### Your instructions
Where the string "scientific" occurs in a line of the data below, that line should be copied.

::::

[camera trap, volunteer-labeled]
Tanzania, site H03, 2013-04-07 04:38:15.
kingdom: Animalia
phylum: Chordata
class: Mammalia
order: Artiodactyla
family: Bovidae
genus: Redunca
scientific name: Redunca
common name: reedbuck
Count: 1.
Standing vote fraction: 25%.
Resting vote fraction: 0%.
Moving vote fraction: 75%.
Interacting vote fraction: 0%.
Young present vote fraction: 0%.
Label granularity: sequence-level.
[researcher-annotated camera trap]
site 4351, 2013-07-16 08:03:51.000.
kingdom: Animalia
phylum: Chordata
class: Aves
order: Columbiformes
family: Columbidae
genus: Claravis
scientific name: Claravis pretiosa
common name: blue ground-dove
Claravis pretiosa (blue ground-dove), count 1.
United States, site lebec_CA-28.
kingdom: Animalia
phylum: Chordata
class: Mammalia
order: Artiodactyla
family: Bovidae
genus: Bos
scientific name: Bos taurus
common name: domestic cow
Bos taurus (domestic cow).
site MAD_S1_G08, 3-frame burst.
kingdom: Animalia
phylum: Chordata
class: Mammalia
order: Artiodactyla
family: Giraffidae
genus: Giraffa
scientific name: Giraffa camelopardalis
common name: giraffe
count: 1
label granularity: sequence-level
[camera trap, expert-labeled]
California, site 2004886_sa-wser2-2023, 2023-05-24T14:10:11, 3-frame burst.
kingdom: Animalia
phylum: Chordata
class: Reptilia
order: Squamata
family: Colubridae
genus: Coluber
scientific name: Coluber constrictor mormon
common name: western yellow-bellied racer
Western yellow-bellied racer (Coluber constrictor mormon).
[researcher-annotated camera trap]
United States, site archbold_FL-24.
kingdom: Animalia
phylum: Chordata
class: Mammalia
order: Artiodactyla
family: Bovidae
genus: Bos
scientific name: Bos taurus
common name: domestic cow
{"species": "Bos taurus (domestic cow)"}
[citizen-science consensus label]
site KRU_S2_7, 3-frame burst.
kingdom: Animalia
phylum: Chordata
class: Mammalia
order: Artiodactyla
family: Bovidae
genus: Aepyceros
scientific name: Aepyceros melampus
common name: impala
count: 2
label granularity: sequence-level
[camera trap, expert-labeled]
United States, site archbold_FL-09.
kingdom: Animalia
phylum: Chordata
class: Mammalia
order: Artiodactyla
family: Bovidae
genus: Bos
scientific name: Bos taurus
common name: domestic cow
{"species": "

::::

### The answer
scientific name: Redunca
scientific name: Claravis pretiosa
scientific name: Bos taurus
scientific name: Giraffa camelopardalis
scientific name: Coluber constrictor mormon
scientific name: Bos taurus
scientific name: Aepyceros melampus
scientific name: Bos taurus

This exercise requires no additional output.